::: DATA EXTRACT :::

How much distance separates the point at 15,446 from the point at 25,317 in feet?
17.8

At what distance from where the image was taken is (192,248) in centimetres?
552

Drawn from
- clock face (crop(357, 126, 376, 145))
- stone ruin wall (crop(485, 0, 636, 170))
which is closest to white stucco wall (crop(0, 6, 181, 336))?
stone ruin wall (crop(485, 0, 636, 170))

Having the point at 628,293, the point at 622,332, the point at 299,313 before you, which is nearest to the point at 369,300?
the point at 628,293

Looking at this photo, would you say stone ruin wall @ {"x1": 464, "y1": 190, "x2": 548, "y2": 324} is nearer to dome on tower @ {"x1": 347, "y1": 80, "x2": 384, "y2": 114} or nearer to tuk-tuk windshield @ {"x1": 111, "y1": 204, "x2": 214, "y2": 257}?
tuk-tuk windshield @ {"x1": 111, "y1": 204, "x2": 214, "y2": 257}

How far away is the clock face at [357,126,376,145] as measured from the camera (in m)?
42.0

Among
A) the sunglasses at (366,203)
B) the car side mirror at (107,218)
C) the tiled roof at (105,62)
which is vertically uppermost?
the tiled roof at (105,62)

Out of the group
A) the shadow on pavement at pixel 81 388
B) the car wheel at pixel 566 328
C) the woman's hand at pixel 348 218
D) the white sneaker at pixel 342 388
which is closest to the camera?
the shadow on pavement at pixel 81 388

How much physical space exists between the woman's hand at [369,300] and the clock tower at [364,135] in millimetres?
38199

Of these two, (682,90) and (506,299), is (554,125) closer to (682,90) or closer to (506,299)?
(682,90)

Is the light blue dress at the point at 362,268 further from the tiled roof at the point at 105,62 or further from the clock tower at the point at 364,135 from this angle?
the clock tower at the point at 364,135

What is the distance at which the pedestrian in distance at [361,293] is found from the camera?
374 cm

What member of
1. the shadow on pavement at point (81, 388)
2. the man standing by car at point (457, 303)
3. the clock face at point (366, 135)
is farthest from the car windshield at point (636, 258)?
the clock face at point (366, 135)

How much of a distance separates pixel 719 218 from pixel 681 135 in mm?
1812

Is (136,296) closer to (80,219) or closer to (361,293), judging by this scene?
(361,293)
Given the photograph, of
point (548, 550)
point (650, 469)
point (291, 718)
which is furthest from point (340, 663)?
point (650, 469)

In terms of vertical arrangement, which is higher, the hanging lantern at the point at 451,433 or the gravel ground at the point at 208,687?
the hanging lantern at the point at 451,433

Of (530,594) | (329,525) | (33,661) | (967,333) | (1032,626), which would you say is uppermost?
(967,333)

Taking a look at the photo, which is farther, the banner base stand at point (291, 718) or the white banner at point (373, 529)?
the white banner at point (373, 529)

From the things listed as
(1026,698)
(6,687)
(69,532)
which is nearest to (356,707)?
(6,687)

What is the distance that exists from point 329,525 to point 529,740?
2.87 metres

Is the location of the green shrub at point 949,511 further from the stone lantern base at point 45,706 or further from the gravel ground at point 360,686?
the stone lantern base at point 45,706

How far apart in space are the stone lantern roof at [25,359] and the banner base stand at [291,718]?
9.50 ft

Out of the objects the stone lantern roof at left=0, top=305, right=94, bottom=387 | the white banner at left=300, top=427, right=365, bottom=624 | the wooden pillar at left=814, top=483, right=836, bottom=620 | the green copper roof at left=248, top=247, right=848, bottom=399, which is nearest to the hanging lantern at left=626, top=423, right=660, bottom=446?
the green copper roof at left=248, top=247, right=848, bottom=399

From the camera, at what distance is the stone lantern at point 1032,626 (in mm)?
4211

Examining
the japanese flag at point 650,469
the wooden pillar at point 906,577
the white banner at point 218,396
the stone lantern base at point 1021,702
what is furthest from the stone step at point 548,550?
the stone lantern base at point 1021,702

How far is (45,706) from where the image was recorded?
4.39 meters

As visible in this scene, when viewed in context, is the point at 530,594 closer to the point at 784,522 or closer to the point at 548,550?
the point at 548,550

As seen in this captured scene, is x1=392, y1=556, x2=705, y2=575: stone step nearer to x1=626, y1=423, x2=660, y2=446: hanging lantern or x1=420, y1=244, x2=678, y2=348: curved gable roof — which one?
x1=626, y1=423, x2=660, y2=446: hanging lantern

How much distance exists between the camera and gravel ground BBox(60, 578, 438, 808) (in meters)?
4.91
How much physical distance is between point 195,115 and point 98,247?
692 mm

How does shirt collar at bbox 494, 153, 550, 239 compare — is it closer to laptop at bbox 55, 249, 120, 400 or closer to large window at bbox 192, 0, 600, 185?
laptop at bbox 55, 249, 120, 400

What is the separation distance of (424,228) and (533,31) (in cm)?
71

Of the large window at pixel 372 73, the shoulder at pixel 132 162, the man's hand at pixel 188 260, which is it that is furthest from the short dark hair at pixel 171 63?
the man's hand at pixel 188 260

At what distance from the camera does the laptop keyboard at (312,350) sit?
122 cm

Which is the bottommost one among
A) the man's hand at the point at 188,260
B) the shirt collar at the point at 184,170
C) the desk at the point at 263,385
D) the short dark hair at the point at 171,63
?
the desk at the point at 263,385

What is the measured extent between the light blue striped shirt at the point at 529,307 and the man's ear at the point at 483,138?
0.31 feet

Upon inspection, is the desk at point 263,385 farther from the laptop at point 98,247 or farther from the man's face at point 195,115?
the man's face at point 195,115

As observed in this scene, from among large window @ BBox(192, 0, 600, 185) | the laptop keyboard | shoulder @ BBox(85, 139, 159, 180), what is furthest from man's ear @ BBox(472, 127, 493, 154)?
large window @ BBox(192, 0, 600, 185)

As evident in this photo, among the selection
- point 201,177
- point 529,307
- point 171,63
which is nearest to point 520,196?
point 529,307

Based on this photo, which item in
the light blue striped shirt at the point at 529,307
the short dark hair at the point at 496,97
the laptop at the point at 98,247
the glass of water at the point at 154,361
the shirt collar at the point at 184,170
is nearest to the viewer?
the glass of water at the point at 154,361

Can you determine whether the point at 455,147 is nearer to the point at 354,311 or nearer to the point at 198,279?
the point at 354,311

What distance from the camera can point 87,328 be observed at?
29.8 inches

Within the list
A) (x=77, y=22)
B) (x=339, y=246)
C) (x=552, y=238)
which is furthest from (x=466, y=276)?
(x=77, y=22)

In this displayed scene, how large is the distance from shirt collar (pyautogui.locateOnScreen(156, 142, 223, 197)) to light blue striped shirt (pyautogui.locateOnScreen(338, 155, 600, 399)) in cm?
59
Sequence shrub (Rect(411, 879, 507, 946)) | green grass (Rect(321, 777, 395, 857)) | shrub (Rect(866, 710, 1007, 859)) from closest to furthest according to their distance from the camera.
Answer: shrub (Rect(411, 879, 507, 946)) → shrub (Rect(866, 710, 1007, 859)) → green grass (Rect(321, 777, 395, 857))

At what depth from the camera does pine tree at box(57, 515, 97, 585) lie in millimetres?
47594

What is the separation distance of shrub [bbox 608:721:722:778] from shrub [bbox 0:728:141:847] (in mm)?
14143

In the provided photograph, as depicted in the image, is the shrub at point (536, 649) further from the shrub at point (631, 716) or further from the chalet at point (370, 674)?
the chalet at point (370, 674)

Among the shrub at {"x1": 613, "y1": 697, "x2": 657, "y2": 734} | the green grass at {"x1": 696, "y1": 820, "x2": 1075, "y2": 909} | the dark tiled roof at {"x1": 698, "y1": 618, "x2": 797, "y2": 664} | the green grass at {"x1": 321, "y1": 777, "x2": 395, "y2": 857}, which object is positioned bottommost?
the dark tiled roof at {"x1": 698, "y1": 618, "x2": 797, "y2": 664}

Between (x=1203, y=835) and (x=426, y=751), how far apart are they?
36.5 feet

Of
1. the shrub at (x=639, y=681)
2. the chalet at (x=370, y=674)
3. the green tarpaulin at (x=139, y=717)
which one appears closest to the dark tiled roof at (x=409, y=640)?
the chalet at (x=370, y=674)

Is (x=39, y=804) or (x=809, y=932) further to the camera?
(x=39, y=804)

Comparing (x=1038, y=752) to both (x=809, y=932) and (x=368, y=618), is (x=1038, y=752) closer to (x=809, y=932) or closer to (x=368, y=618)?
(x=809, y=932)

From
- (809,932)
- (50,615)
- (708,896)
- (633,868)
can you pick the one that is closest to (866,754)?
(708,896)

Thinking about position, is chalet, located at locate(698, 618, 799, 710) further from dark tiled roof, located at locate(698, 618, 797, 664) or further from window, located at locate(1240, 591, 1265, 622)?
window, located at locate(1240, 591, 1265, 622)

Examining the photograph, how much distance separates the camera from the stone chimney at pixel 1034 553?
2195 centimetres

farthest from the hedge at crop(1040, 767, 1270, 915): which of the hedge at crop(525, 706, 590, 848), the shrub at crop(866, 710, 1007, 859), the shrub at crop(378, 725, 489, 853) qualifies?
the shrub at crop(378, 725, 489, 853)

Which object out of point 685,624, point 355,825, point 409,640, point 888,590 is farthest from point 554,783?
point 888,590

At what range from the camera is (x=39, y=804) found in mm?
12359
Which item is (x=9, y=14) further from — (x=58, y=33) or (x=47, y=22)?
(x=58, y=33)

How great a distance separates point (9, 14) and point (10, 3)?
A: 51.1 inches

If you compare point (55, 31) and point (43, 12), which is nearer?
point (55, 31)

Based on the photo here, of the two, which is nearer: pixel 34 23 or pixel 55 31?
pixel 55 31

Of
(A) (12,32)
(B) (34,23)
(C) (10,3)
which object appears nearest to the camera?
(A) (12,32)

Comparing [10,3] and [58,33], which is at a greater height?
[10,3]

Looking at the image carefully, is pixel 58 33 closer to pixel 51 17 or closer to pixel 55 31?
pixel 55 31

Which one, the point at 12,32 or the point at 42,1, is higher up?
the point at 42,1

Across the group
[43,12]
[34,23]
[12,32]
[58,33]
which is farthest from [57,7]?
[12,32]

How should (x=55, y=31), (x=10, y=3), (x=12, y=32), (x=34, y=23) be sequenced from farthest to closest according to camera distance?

:::

WHAT THE TASK REQUIRES:
Reproduce the part of the rows that opens with the line containing "Across the group" and runs through the last of the rows. Keep the requests as they are, but multiply every coordinate in the answers by 0.3 and round to whole numbers, with halves rounding up. Give back only those lines.

RESULT FOR THIS TASK:
Across the group
[43,12]
[34,23]
[12,32]
[58,33]
which is farthest from [57,7]?
[4,10]

How should (x=55, y=31), (x=10, y=3), (x=12, y=32), (x=34, y=23) be sequenced from farthest to closest according to camera distance?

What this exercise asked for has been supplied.